Two Puerto Rican men pleaded guilty today to federal charges of conspiracy to commit a hate crime and obstruction of justice, arising out of an assault with a dangerous weapon against a transgender woman because of her gender identity.
According to court documents, on Feb. 24, 2020, at around 12:29 a.m. ET, Jordany Rafael Laboy-Garcia and Christian Yamaurie Rivera-Otero, along with their former co-defendant Anthony Steven Lobos-Ruiz, were out driving together in Toa Baja, Puerto Rico, when they saw the victim, identified as A.N.L., standing under a tent near the side of the road. The defendants recognized A.N.L. from social media posts concerning an incident that had occurred the day prior at a McDonald’s in Toa Baja. During that incident, A.N.L. had used a stall in the McDonald’s women’s restroom.
Upon recognizing A.N.L., Lobos-Ruiz used his iPhone to record a video of himself yelling, “la loca, la loca,” as well as other disparaging and threatening comments to A.N.L. from inside the car.
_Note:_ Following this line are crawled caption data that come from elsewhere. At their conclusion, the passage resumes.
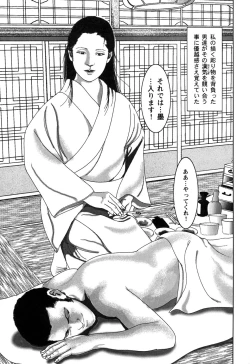 Page 19 of Kessakushuu Kimono Bijin Gekiga Shuu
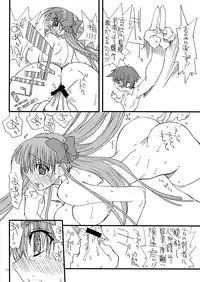 [Power Slide (Amu)] Bouten Sokuri Zentsuppa (Saki) [Digital]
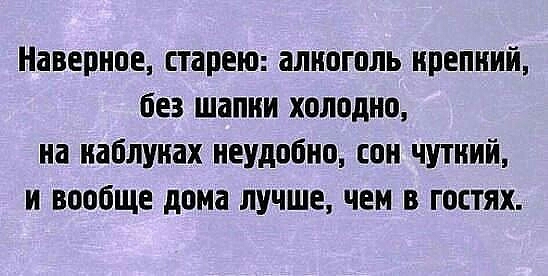Наверное старею апноголь нрепний без шапни холодно на каблуках неудобно сон чутний и вообще дома лучшечем в гостях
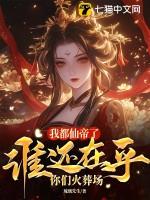 女帝重生文推荐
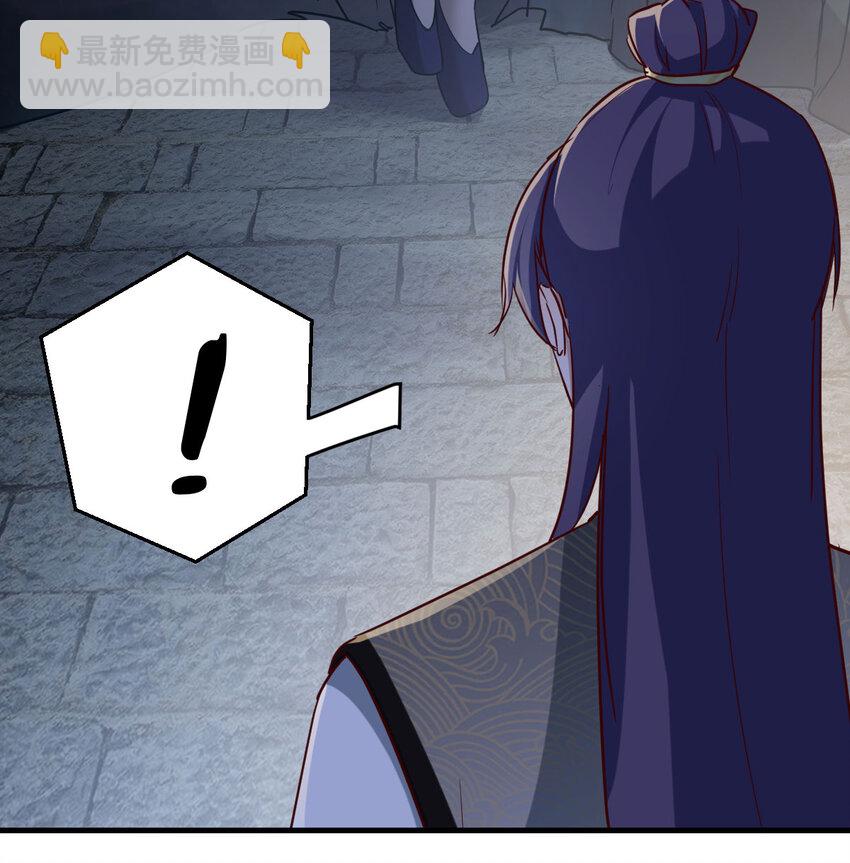 031 傀儡(1/2)-第31话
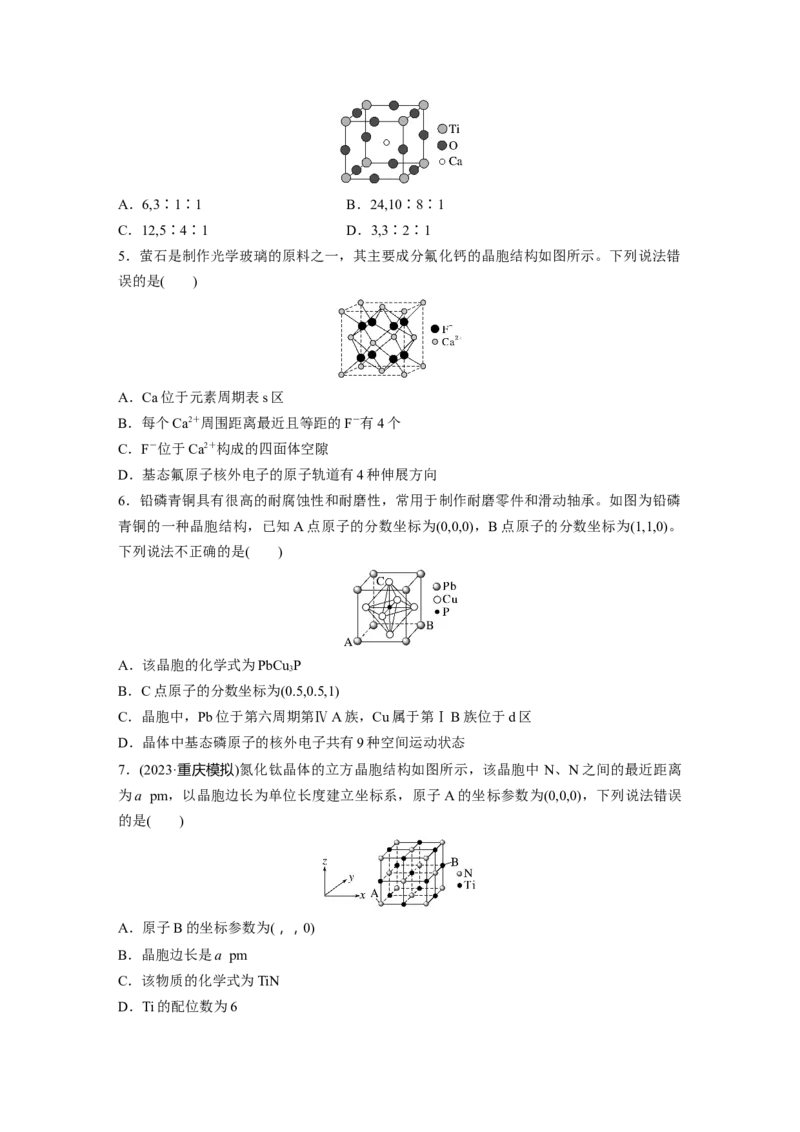 第九章　第37练　晶胞结构分析与计算_05高考化学_2025年新高考资料_一轮复习_2025大一轮复习讲义+课件（完结）_2025大一轮复习讲义化学学生用书Word版文档全书_2025一轮复习74练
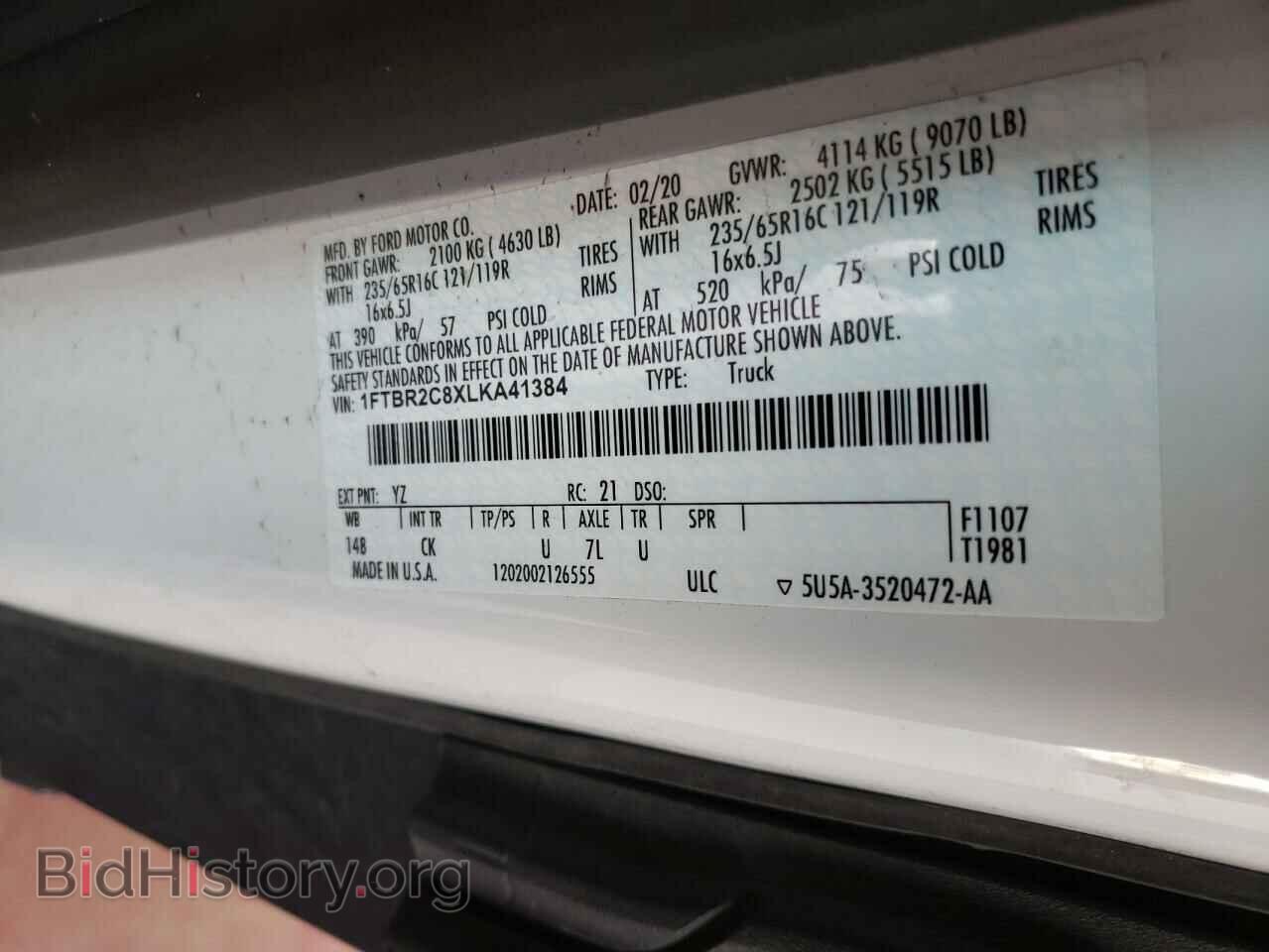 2020 FORD TRANSIT CO - VIN: 1FTBR2C8XLKA41384 - Фото 10
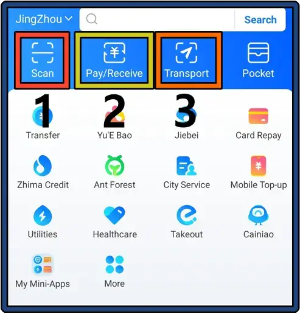 알리페이-사용법-Pay/Receive-1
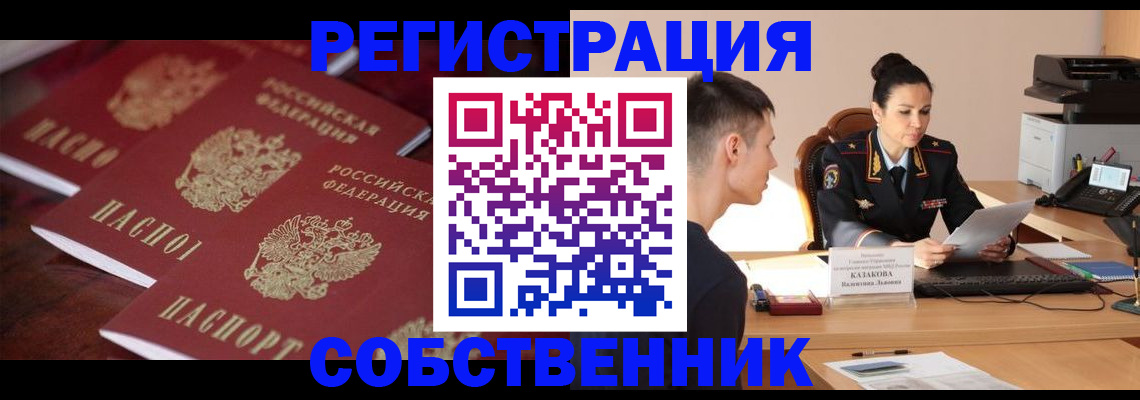 пропишу в квартире в Новопавловске
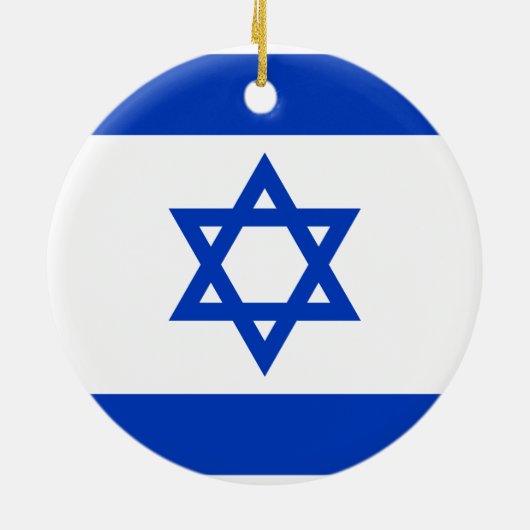 Israel-Flagge Keramik Ornament (Hinten)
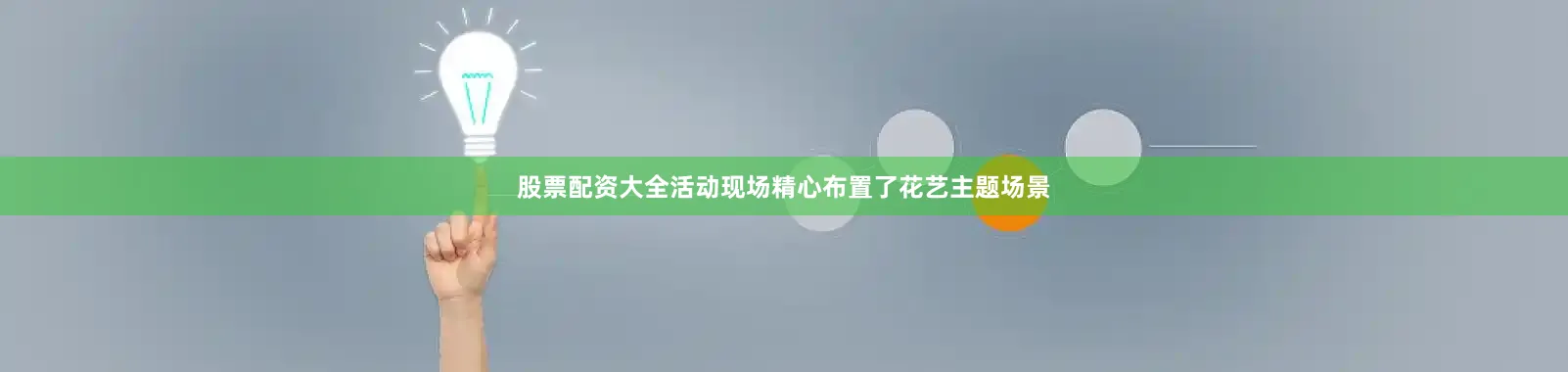 股票配资大全活动现场精心布置了花艺主题场景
The defendants then decided to get a paintball gun to shoot A.N.L. and record another iPhone video. Within 30 minutes, they retrieved a paintball gun and returned to the location where they had last seen A.N.L., who was still at that location. Lobos-Ruiz then used his iPhone to record Laboy-Garcia shooting at A.N.L. multiple times with the paintball gun. After the assault ended, Lobos Ruiz shared the iPhone video recordings with others.
Several hours later, Rivera-Otero and Lobos-Ruiz exchanged text messages, in which they told each other to delete the evidence of their harassment and paintball gun assault of A.N.L., in order to conceal their involvement. Following this message exchange, Lobos-Ruiz deleted the videos on his iPhone of himself yelling at A.N.L. and of Laboy-Garcia firing paintballs at A.N.L.
“The defendants are being held accountable for assaulting a transgender woman because of her gender identity and then trying to obstruct an investigation into that assault,” said Assistant Attorney General Kristen Clarke of the Justice Department’s Civil Rights Division. “Acts of violence against LGBTQI+ people have no place in our society today. As we mark 25 years since the death of Matthew Shepard, the Justice Department remain steadfast in its commitment to investigate and prosecute those who target LGBTQI+ people with acts of violence.”
“To assault an innocent victim who posed no threat to the defendants for no other reason than her gender identity is reprehensible behavior that will not be tolerated,” said U.S. Attorney W. Stephen Muldrow for the District of Puerto Rico. “The Justice Department will continue to vigorously defend the rights of all people, regardless of their gender identity, to be free from hate-fueled violence. Our community must stand together against acts of violence motivated by hate for any group of people – we remain steadfast in our commitment to prosecute civil rights violations and keep our communities safe and free from fear.”
“What makes our country great is our diversity in all aspects of life,” said Special Agent in Charge Joseph Gonzalez of the FBI San Juan Field Office. “This diversity makes us strong, and criminal acts undermine our society’s foundations. The FBI will not tolerate hateful criminal activity of any kind and will pursue these cases to the full extent of the law. We urge anyone who thinks they have been a victim or a witness to a hate crime to call 787-987-6500 or leave a tip by visiting Tips.FBI.Gov. Know that we are here for you.”
As part of the plea agreement, Laboy-Garcia pleaded guilty to conspiring to commit a hate crime and admitted that he shot paintballs at A.N.L. because she was, and was perceived to be, transgender. Rivera-Otero pleaded guilty to obstruction of justice and admitted to directing his co-defendant to delete video recordings of the assault and harassment of A.N.L.
Sentencing hearings for both defendants have been scheduled for Nov. 10. A federal district court judge will determine any sentence after consideration of the U.S. Sentencing Guidelines and other statutory factors.
Lobos-Ruiz previously pleaded guilty to committing a hate crime and was sentenced to 33 months in prison.
The FBI San Juan Field Office investigated the case.